Скофа огляделся. Улицы города ещё прятались в тенях и сумраке, но небо вдали уже окрашивалось багряным золотом, предвещая скорое наступление нового дня. Ещё одного дня поиска хоть какой-нибудь работы, вина подешевле, драк, разочарований и падений. Ещё одного дня, прожитого в Кадифе. Паршивого дня.
Как быстро убедился отставной ветеран, беднота в Великом городе была повсюду. Просто она пряталась в тёмных улицах и подворотнях, скрывая второе лицо столицы от почтенных граждан и приезжих гостей. Она скрывалась в глубинах кварталов Каменного и Заречного города, вылезая искаженными лицами попрошаек, что тряся пустыми мисками, хватали за подолы одежды. Нищета стояла на улицах в виде вездесущих проституток и бродила грязными и потерянными безработными мужчинами.

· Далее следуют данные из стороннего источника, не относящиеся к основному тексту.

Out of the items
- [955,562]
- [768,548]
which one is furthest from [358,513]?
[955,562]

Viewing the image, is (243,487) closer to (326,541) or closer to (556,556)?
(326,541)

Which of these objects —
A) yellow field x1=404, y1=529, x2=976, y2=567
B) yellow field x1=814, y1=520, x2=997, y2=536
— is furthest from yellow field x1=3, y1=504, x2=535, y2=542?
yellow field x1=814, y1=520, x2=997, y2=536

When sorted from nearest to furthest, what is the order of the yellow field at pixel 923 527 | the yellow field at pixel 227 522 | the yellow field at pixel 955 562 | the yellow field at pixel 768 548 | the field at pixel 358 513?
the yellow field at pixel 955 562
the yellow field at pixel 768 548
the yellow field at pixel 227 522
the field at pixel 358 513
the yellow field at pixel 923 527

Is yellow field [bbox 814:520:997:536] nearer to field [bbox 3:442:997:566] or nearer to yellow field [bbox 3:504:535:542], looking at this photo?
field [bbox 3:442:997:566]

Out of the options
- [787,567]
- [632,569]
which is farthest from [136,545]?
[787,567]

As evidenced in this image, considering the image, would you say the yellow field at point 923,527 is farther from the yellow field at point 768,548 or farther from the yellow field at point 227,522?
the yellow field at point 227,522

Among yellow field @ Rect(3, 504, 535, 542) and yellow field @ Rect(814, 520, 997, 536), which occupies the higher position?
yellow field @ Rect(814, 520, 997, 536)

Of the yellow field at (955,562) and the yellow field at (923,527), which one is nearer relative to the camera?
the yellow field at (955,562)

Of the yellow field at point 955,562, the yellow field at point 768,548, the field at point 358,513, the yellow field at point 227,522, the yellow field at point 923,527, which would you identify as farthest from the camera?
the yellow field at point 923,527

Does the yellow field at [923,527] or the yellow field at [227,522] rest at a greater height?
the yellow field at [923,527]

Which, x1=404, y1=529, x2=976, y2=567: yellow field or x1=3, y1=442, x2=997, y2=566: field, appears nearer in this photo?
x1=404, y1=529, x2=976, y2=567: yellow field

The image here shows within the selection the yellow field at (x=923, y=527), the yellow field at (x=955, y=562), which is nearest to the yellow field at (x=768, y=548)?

Кадиф был раздут и вспучен от всё новых и новых людей, что тянулись к нему со всех уголков Тайлара. Словно прожорливое чудовище, он манил к себе обещаниями красивой жизни. Он очаровывал своим величием и перспективами, но большинству «новых кадифцев», что бросив родные края переезжали в столицу, Великий Город быстро показывал именно свое второе, уродливое лицо. Лицо с ненасытной пастью, что проглатывала, пережевывала, а потом выплевывала тысячи и тысячи новых судеб на самое дно жизни. И вместо дворцов и гор серебра, которыми грезили переселенцы, забываясь сном в придорожных гостиницах или в повозках, они получали гнилой тюфяк в ночлежке на краю города и жизнь недостойную человека.
Таков был Кадиф. И Скофа стал его частью.
Кое-как отдышавшись, ветеран доковылял до стоявшего посередине небольшого двора фонтана и вдоволь напился. Обычно вода тут отдавала затхлостью и ржавчиной, но сейчас она показалась ему свежее, чем в горном роднике. Получив новое содержимое, желудок тут же поспешил от него избавиться. Скофу вновь скрутило и вырвало. Но после следующих глотков воды, бушующая внутри него буря немного улеглась.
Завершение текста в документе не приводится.